Computers in some ways are like extreme autistics who often suffer from these types of recursive mistakes. They fail to realize that the response pattern of the outside world is dependent on the outside world's perception of the computer's response pattern. Thus an infinite cycle of you think, that I think, that you think, . . . is set up. Cognitively normal people can solve these problems intuitively but they form a serious calculation issue for computers and autistics. But, I digress.

The important thing is that the simulations failed to account for the changing nature of the credit market. Thus, investors took on way more risk than their analysis had predicted. In late 2006 and early 2007 it started to become clear that the analysis was wrong. By the summer of 2007 credit spreads were spiking as investors tried to undo what they had done.

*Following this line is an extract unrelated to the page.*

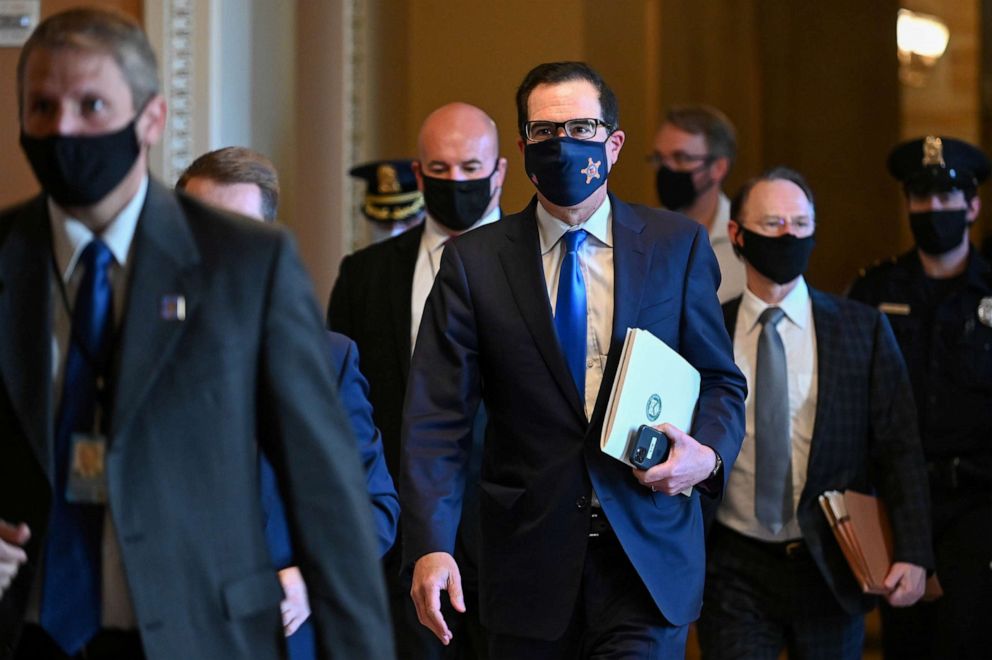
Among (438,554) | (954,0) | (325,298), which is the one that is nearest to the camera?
(438,554)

The Fed, at first tried to fix the problem by increasing the supply of money. The hope was that this could drive down the price of credit, allow people to refinance and investors to get out of the bad deals they were in. However, the deals were going bad too fast. The Fed could not keep up and despite their best efforts spreads are growing again.

So what do?

The Fed must attack the credit spreads not just the scarcity of money. This is what it is doing now by taking an increasing variety of assets as collateral for up to $200 Billion in loans. What that means is that the Fed is allowing banks to borrow cold hard cash by using your risky asset as collateral. In addition, its going to keep rolling this loan over indefinitely.

This means that some of the risk has shifted from the bank to the Fed. If the asset goes bad and the bank can't repay its loan to the Fed, the Fed ends up with the bad asset. In a sense it implies that risky assets are only so risky because at the end of the day you can always pawn them off on the Fed.

Doesn't this put the Fed at risk? Well, the Fed buys the asset with money that it creates out of thin air. Things get a little complicated when one considers that the Fed has to also keep an eye on the Federal Funds rate, which it manages by creating money out of thin air. Yet, I don't think thats much of a problem. This post is already longer than I intended so why its not a problem will have to be saved for another day.